Every time I drop a nut or something deep into the fairing of a motorbike (or even on a naked bike) I swear profusely.
The magnetic tool makes retrieval possible without having to remove the fairing. It’s amazing. Also, it’s a magnet!!!
Siphon — To Empty the Tank
This is another of those infrequently-used motorcycle tools that you’re really happy to have when you need it.
If you need to fully remove the tank then you might have to drain the tank first.
There are two ways of draining the tank: a) riding a few hundred kilometres/a couple of hundred miles, and b) draining it into a gas can.
If your bike is broken, then riding for a few hours is out of the question. So use this dead simple siphon and drain the tank.
And of course, you’ll need a gas can into which to drain it…
Gas can — To empty the tank
If you’re draining the tank, then you need something to drain it into!
This is why the gas canister is such an important motorcycle tool.
On top of that, if you ever get stuck on the side of the road because you ran out of gas and it turns out your low fuel indicator was broken (damn you, Ducati!), then this is what your partner or roommate will come and rescue you with.
3/4 Inch Breaker Bar — To Adjust Chain Tension
A breaker bar is really important to have for when you have to open a really sticky nut.
This is a tool of general use, but I found I could get by without one in most situations — until working on a car or motorcycle.
Probably the most common time I use a breaker bar is to undo the bolt(s) on the rear axle of a motorcycle to tighten/loosen the chain.
Note — If you have a motorcycle with a single-sided swing arm, you’ll need different motorcycle tools to adjust chain length and tension.
Torque wrenches x 2 (for the whole range)
Torque wrenches are very important motorcycle tools for general maintenance.

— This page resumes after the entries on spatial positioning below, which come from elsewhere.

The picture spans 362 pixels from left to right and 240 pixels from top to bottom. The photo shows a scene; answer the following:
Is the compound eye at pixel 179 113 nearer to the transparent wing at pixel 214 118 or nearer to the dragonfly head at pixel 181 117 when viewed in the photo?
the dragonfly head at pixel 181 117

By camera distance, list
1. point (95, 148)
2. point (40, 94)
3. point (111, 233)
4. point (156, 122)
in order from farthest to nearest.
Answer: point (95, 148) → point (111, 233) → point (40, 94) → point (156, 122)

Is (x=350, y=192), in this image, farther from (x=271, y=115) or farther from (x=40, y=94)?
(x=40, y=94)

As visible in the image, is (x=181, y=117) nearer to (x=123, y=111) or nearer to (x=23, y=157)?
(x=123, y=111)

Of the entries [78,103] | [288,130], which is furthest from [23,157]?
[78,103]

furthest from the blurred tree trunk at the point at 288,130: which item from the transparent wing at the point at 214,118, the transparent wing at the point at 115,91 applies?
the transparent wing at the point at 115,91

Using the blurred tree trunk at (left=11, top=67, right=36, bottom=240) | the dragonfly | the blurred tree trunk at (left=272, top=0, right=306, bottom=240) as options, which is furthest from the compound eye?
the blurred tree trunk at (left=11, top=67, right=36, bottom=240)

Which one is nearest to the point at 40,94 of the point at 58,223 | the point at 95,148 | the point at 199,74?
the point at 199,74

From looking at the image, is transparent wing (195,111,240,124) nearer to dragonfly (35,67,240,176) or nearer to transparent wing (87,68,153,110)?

It’s really hard to have just one torque wrench. Really, you need two: one for small bolts and nuts, and one for big things like the steering column and the axle.
The first torque wrench I’d buy would be a low-range torque wrench. For small bolts, I’m more worried about stripping than usual. It’s hard to judge 5-10 Nm until you’ve done it a hundred times.
The second torque wrench to buy would be a mid-range torque wrench. This will deal get you up to the 150 ft-lb or 200 Nm level, which is enough for most major things, including wheels.
- 20-200 in-lb
- 1.7-17 ft-lb
- 2.3-23 Nm
- 10-150 ft-lb
- 14-204 Nm
- 20-200 in-lb
- 1.7-17 ft-lb
- 2.3-23 Nm
- 10-150 ft-lb
- 14-204 Nm
Between those two torque wrenches, you should be covered for just about every job.
Note — you might need a socket adaptor set for your torque wrench to fit your sockets.